**Aim:** Copy out the entries below word for word, everything from the first line down to and including the line that contains "2.32 metres".

■ ■ ■ ■

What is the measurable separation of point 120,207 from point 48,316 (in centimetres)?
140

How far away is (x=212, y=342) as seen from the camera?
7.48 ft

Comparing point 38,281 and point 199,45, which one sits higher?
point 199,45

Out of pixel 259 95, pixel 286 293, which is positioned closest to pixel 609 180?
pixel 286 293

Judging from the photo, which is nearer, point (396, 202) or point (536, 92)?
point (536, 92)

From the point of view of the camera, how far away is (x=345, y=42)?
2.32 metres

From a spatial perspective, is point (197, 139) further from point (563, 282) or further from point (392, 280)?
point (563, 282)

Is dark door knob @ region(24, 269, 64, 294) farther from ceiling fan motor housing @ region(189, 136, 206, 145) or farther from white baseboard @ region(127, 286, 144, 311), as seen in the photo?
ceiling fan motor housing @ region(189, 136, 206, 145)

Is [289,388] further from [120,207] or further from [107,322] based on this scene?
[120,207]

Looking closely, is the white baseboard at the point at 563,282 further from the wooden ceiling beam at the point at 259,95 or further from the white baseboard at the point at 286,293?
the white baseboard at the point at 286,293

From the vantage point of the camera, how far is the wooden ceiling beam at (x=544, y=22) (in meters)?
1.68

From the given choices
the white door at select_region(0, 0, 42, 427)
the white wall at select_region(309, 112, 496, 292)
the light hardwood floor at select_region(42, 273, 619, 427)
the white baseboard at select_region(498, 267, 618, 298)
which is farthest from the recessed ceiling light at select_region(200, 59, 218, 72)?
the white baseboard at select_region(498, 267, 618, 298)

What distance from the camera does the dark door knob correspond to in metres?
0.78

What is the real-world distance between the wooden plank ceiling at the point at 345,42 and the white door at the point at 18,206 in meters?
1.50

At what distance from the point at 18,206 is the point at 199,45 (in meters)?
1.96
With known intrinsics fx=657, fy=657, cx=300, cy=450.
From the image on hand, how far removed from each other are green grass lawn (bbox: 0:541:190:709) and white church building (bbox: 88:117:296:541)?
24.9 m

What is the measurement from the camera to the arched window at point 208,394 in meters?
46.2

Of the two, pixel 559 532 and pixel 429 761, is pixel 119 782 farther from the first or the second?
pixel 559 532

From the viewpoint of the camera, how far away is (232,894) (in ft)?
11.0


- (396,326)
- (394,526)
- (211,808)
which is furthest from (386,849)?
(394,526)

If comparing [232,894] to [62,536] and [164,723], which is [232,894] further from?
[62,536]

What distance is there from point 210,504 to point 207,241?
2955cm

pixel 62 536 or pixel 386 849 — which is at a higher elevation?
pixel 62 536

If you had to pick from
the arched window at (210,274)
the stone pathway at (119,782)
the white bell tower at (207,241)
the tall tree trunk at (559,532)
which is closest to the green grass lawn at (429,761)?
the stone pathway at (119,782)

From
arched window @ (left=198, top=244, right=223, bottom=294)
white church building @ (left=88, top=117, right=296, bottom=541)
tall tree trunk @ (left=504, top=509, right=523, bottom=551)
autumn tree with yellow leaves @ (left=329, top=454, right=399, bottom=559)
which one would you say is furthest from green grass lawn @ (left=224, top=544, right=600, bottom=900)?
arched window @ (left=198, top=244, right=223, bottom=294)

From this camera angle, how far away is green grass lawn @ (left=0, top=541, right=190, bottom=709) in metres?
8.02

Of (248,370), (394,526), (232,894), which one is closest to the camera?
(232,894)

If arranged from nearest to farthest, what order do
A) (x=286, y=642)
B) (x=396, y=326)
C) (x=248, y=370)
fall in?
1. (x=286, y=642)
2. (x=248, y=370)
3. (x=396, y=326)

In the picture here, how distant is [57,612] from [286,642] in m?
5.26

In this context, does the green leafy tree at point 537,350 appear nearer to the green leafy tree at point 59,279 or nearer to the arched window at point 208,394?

■ ■ ■ ■

**Solution to this task:**
What is the measurable separation of point 120,207 from point 48,316 (in centimetres)?
140

How far away is (x=212, y=342) as seen from the camera?
7.48 ft

Comparing point 38,281 and point 199,45, which one sits higher?
point 199,45

Out of pixel 259 95, pixel 286 293, which is positioned closest to pixel 609 180?
pixel 286 293

Judging from the photo, which is nearer, point (396, 202) or point (536, 92)?
point (536, 92)

From the point of view of the camera, how far away is (x=345, y=42)?
2.32 metres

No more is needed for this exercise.